Millfield Mill at Horbury Junction was built in the 1870s and began as Ward's Mill. In the mill's heyday cloth was produced for police uniforms. Later, the mill made indigo, dark green and red cloth for the Government. It was later taken over by Archer, Ritchie and Co., cloth manufacturers, who also owned nearby Dudfleet Mill. Archer, Ritchie and Co. was formed in May 1878, after the death of Abram Archer, in a new partnership between Henry Ritchie and John William Archer of Ossett. The company also at that time operated Spring Mill in Ossett. On the 25th October 1890, during the ownership of Archer, Ritchie and Co., a fire destroyed the large four-storey Millfield Mill with damage estimated at £20,000, which was a huge sum in those days.

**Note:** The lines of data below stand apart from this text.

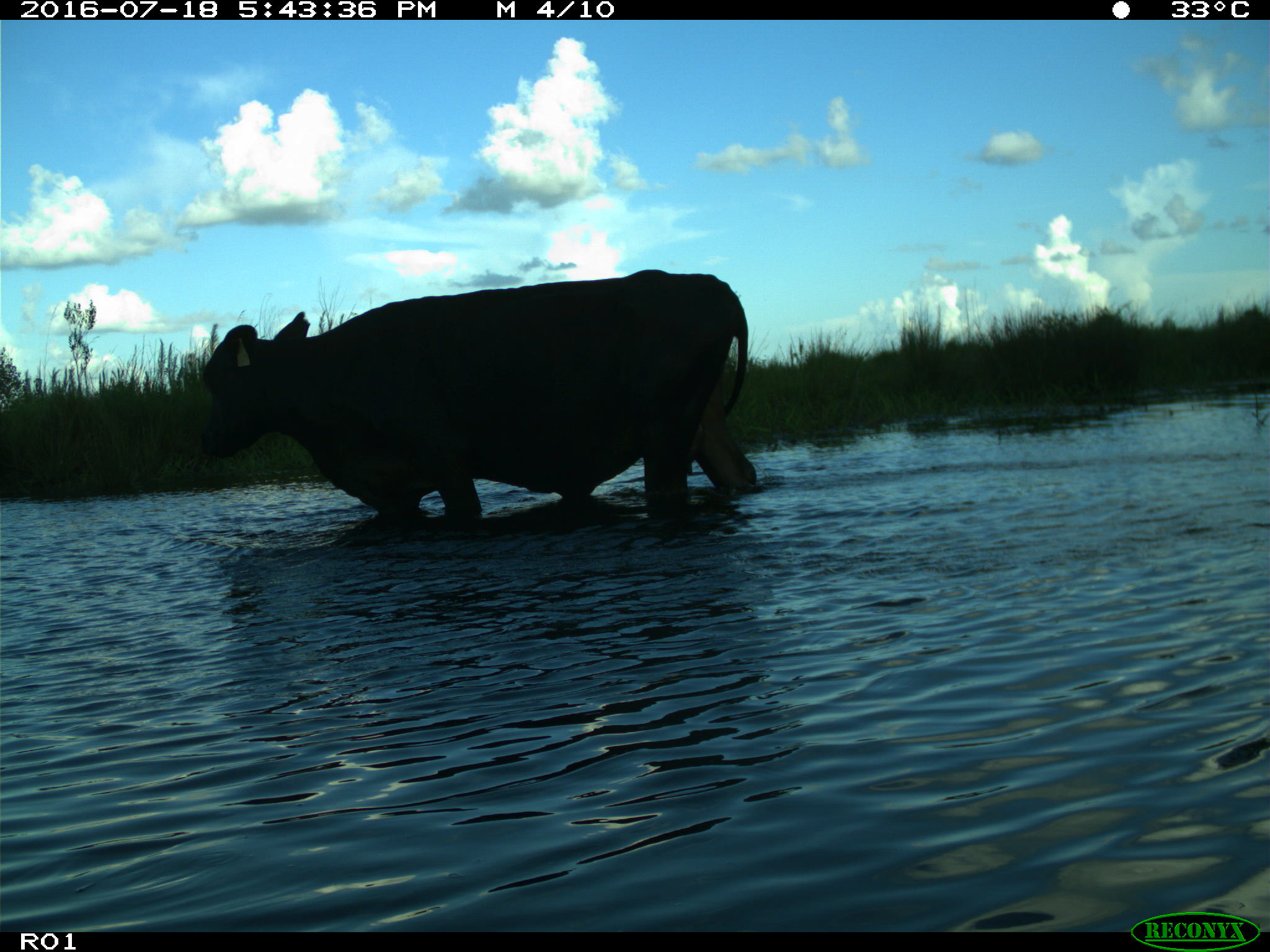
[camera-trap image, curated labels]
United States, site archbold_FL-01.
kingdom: Animalia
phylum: Chordata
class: Mammalia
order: Artiodactyla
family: Bovidae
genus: Bos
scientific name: Bos taurus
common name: domestic cow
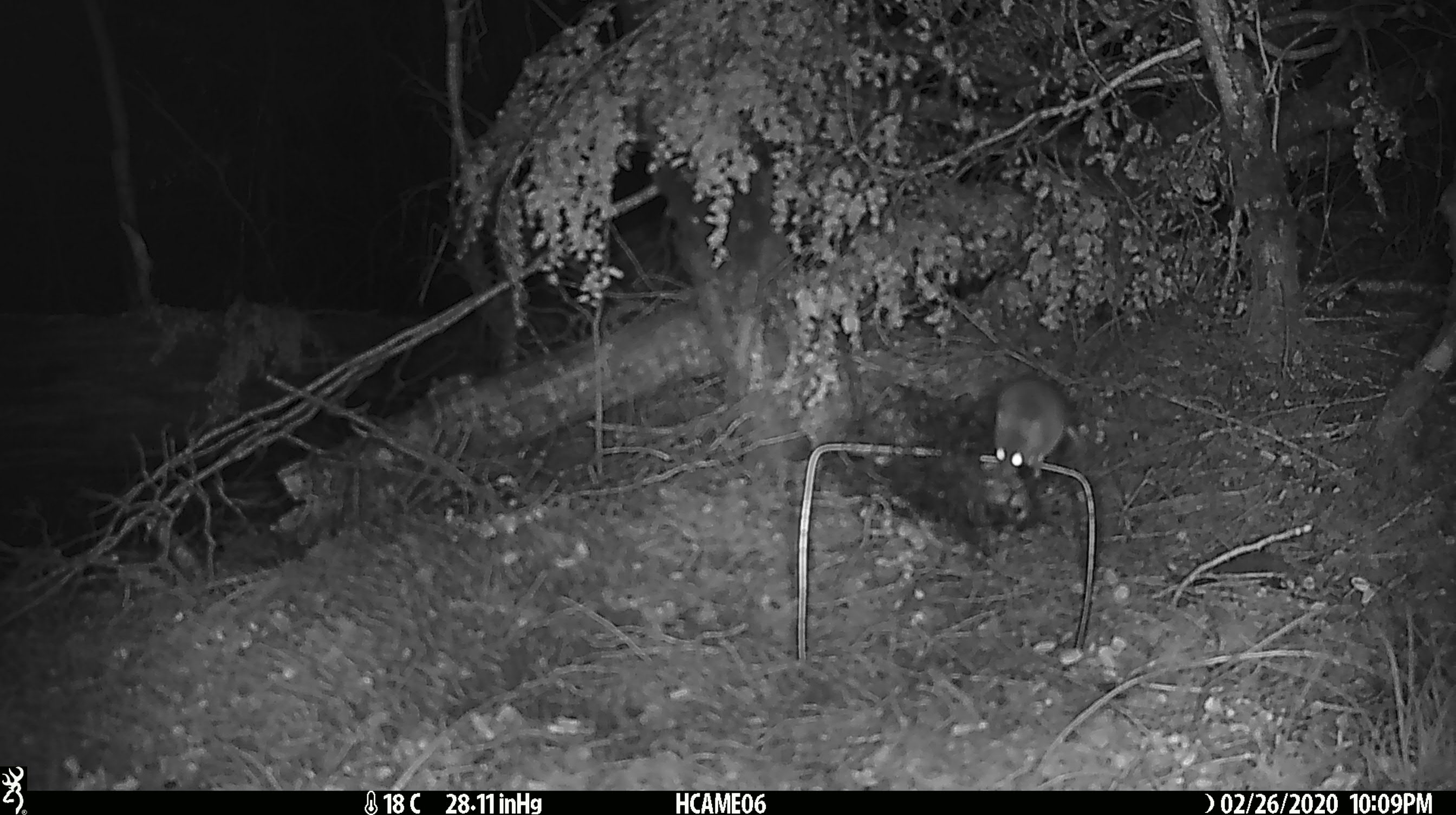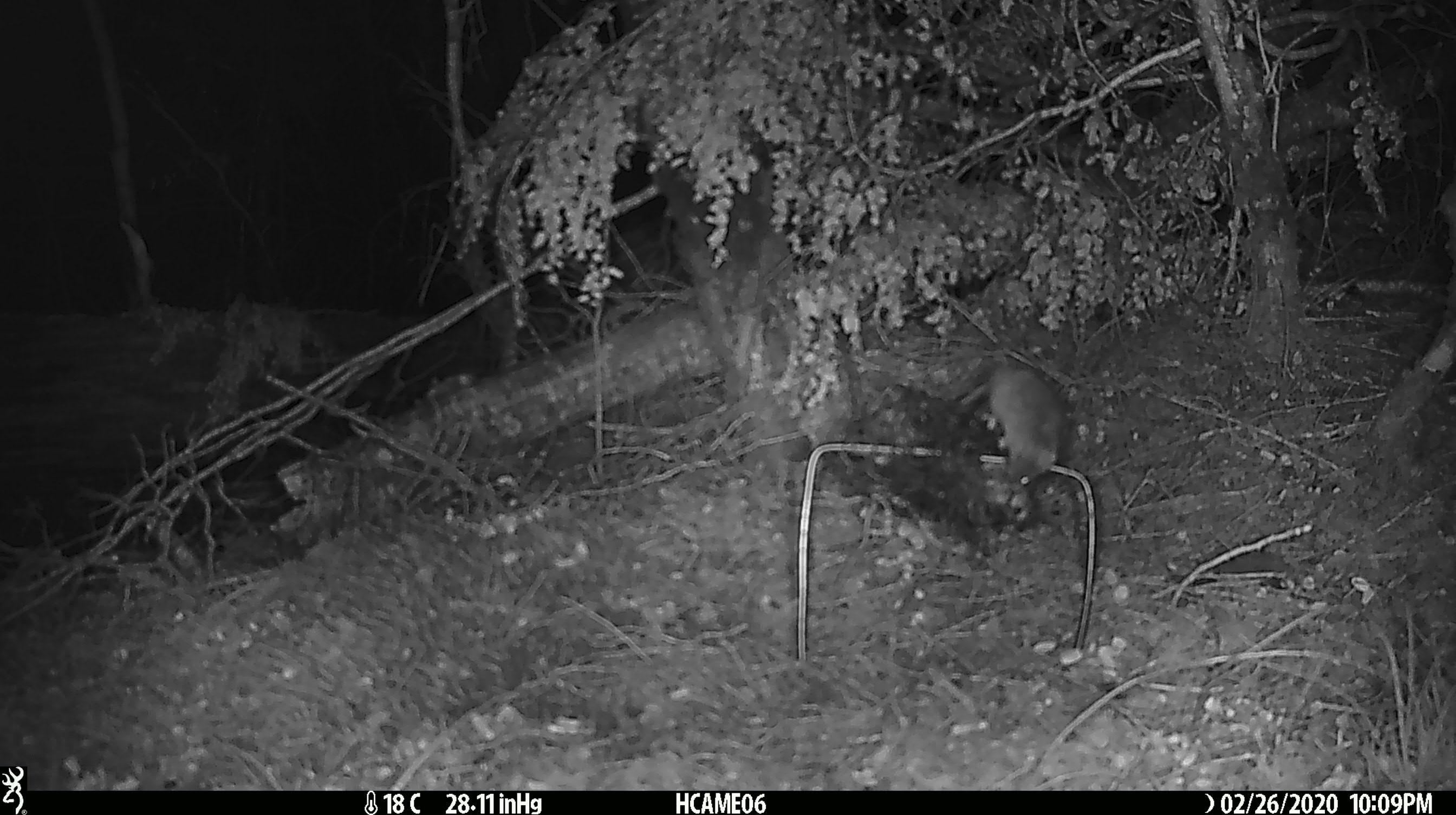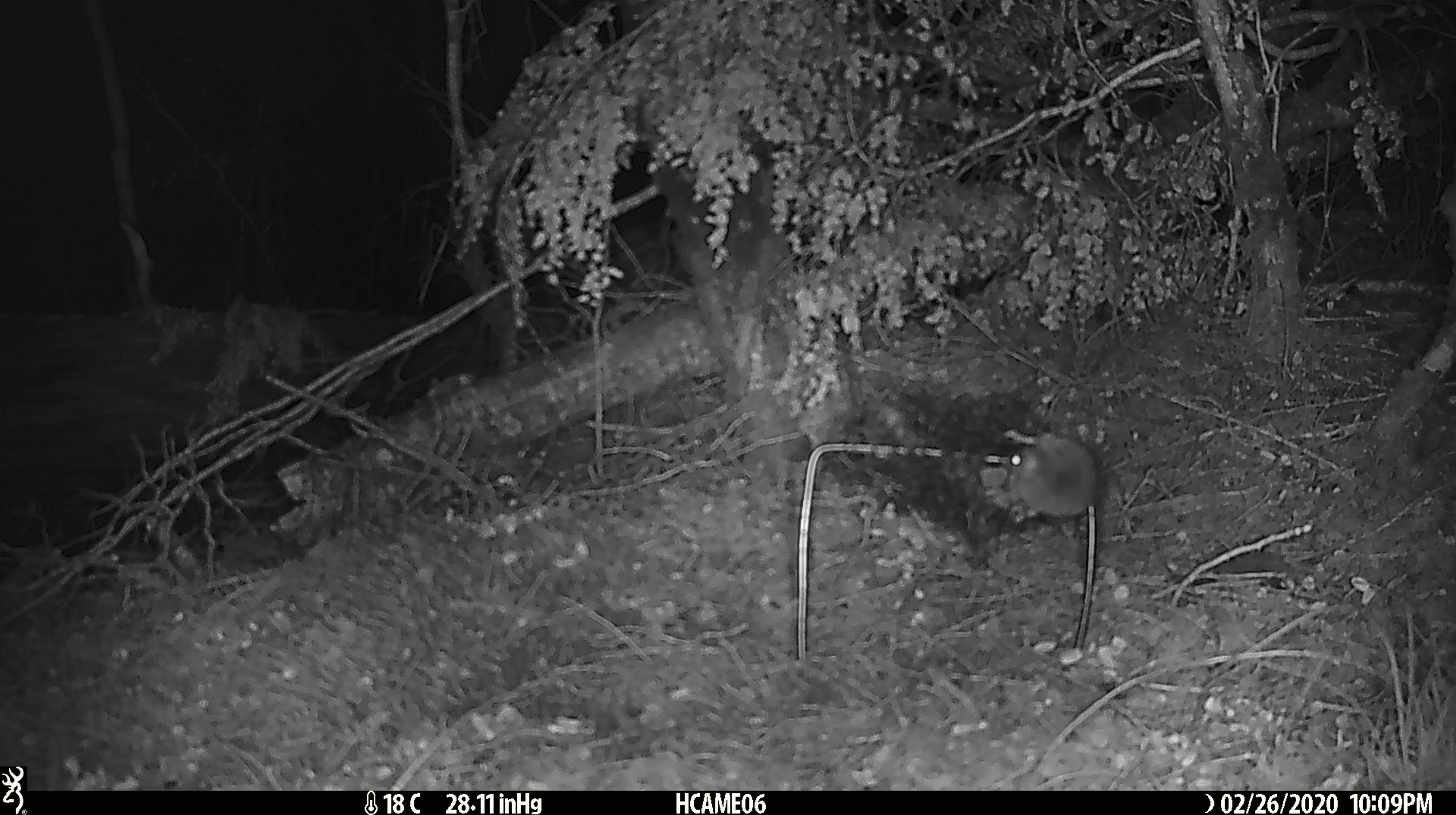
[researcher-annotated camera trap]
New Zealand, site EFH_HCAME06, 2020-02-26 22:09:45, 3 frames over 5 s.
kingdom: Animalia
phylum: Chordata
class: Mammalia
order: Rodentia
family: Muridae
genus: Mus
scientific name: Mus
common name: mouse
Mouse (Mus).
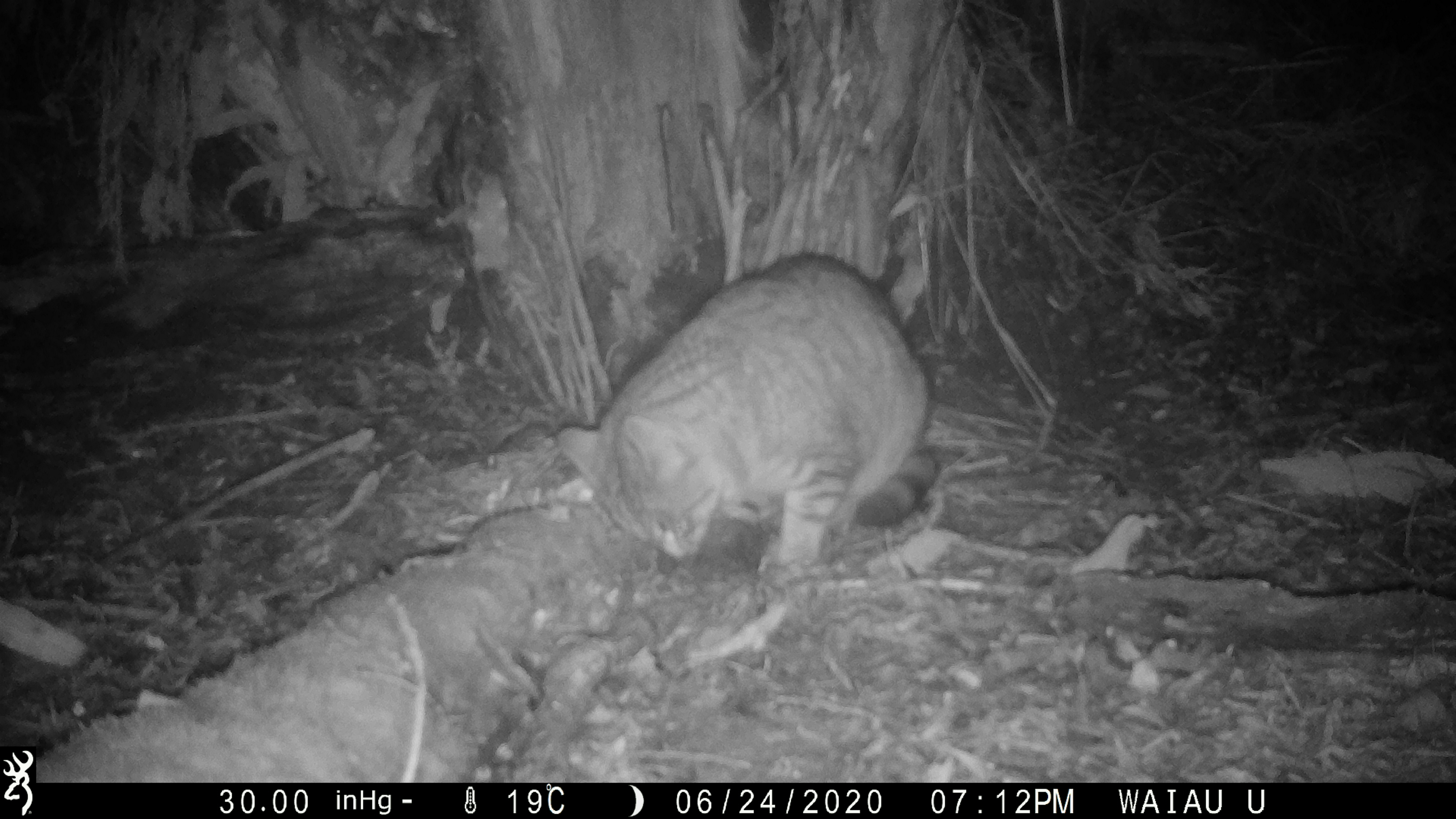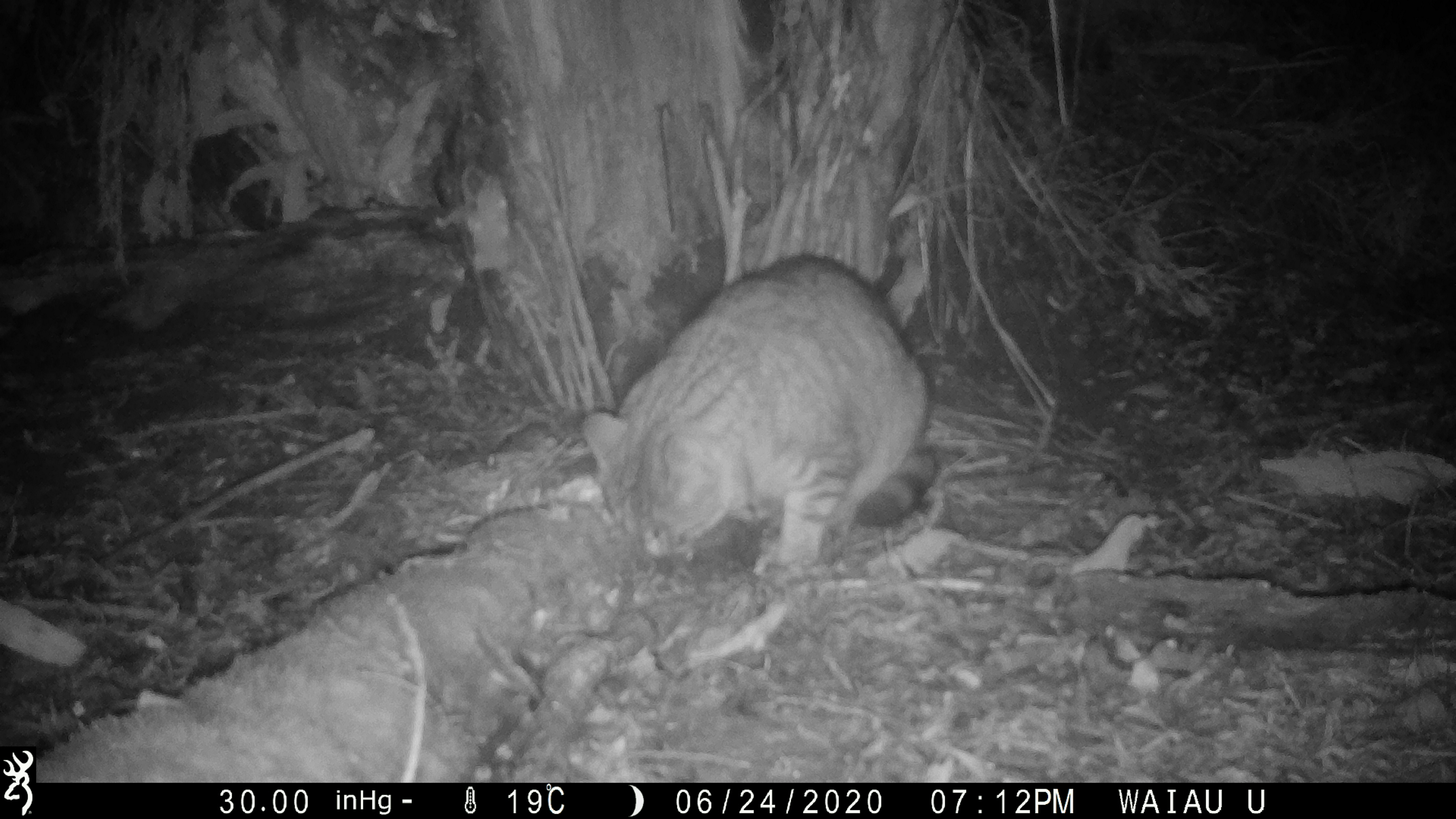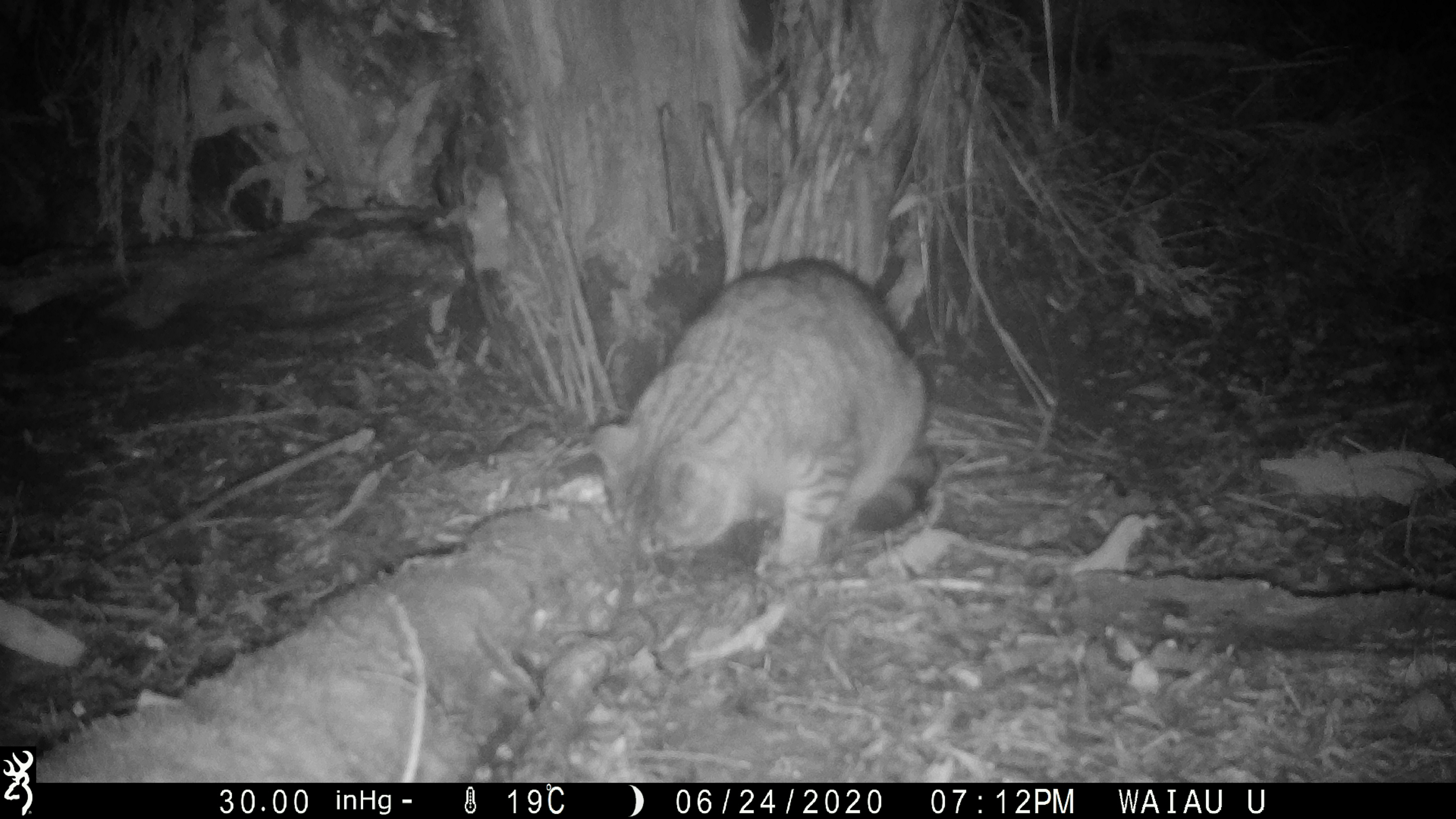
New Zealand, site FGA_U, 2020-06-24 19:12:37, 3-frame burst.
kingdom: Animalia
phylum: Chordata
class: Mammalia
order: Carnivora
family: Felidae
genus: Felis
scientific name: Felis catus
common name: domestic cat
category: cat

In later years, Millfield Mill was bought by Messrs. Fenton and Co. Eventually, the business failed and was taken over by a bank acting as liquidators. Millfield Mill finally closed circa 1918. The approach to Millfield Mill, which can be seen on the map above, was along the side of the river Calder from Charles Street. When the mill was closed and then demolished, some of the recovered materials were used to build St. George's Church in Lupset, Wakefield.

It was reported that during demolition, some of the contractors sieved the dry soil underneath the floors of the old mill and where the counting house stood, they found several gold sovereigns, half sovereigns and coppers that had fallen through the floorboards. When the mill was being demolished circa 1949, one weekend, thieves somehow stole a steam crane with a 100ft long jib that was set on 12ft high concrete pedestals. The crane had been used to load and unload barges bringing materials to the mill when it was working.


1. "Leeds Mercury", 21st May 1881.
2. "Leeds Mercury", 1st May 1873
3. "York Herald", 22nd September 1883
4. "Leeds Mercury", 16th November 1893
5. "Some Horbury Yesterdays" by R.D. Woodhall, first published in 1973.
6. "Proud Village - A History of Horbury in the County of Yorkshire" by R.L. Arundale, reprinted 2003 Horbury Historical Society.